- _Source material_
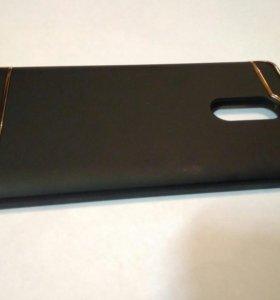 Чехол для Xiaomi Redmi Pro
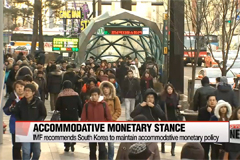 IMF raises 2017 growth forecast for S. Korea to 3.2%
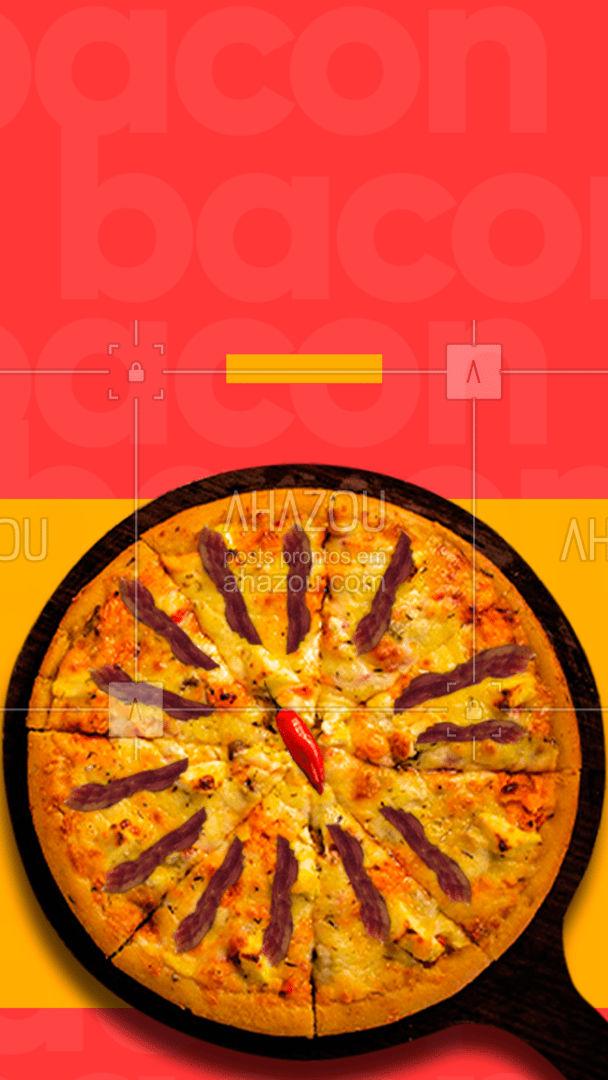 Qual vai ser o seu?🥓🤤 #ahazoutaste #diadobacon #promocao #frase #oferta  #pizzaria  #pizza  #pizzalovers #bacon&pizza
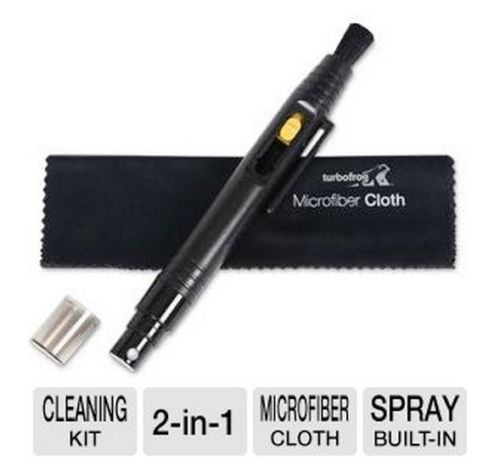Digital Camera Cleaning Pen - 2-in-1 Microfiber Cleaning Cloth - Daily Tech Bargains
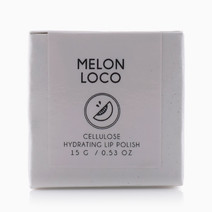 Melon Loco Cellulose Lip Scrub by V&M Naturals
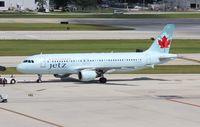 C-FDCA @ FLL - Air Canada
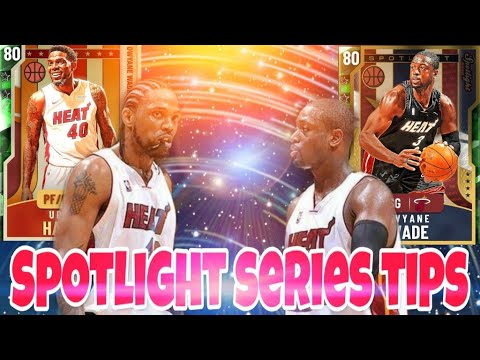 HOW TO DUNK WITH EVOLUTION DWYANE WADE AND SCORE 28 PTS WITH HASLEM EASY | NBA 2K20 MYTEAM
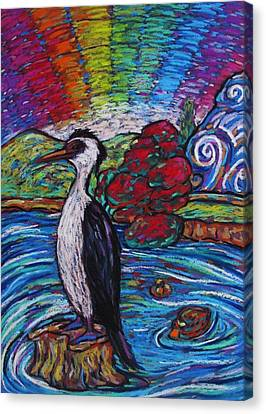 Shag On A Rock Canvas Print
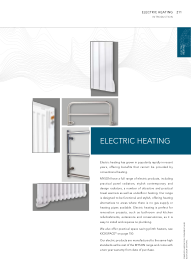Full Electric Heating Range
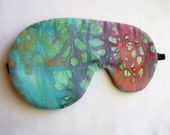 Adjustable Sleeping Mask, Lightweight Batik Eye Mask, Colorful Batik Sleep Mask, Sleep Mask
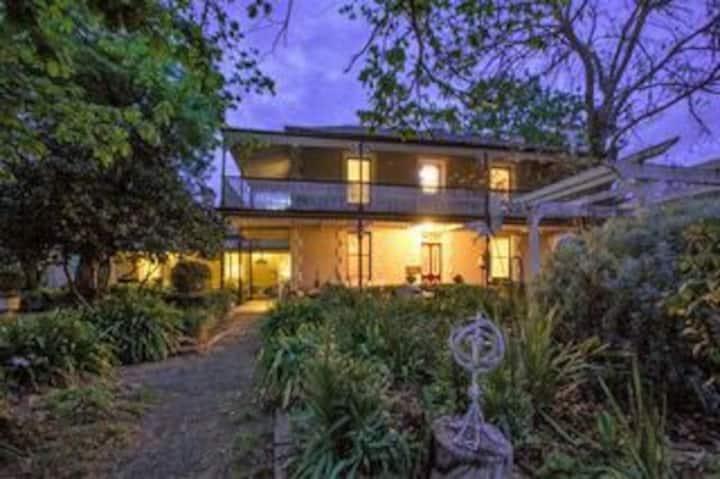 Innisfail House Heathcote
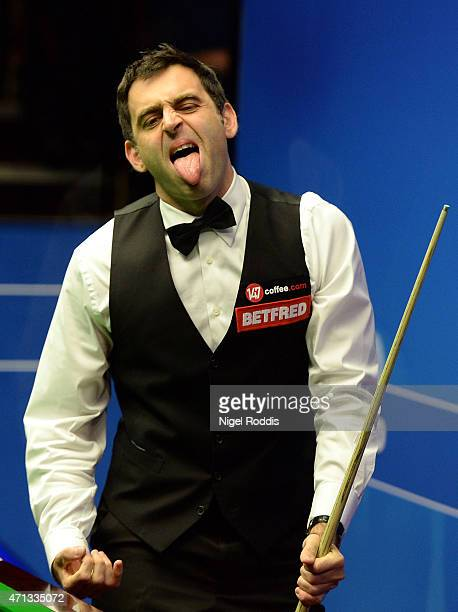 Ronnie O'Sullivan of England reacts during his match against Craig Steadman of England during day five of the 2015 Betfred World Snooker Championship...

- _What you will do_
In the entries above, find the line that contains "HOW TO DUNK", then repeat exactly every line from the first one through that line, with no pictures.

- _Solution for this exercise_
 Чехол для Xiaomi Redmi Pro
 IMF raises 2017 growth forecast for S. Korea to 3.2%
 Qual vai ser o seu?🥓🤤 #ahazoutaste #diadobacon #promocao #frase #oferta  #pizzaria  #pizza  #pizzalovers #bacon&pizza
Digital Camera Cleaning Pen - 2-in-1 Microfiber Cleaning Cloth - Daily Tech Bargains
 Melon Loco Cellulose Lip Scrub by V&M Naturals
 C-FDCA @ FLL - Air Canada
 HOW TO DUNK WITH EVOLUTION DWYANE WADE AND SCORE 28 PTS WITH HASLEM EASY | NBA 2K20 MYTEAM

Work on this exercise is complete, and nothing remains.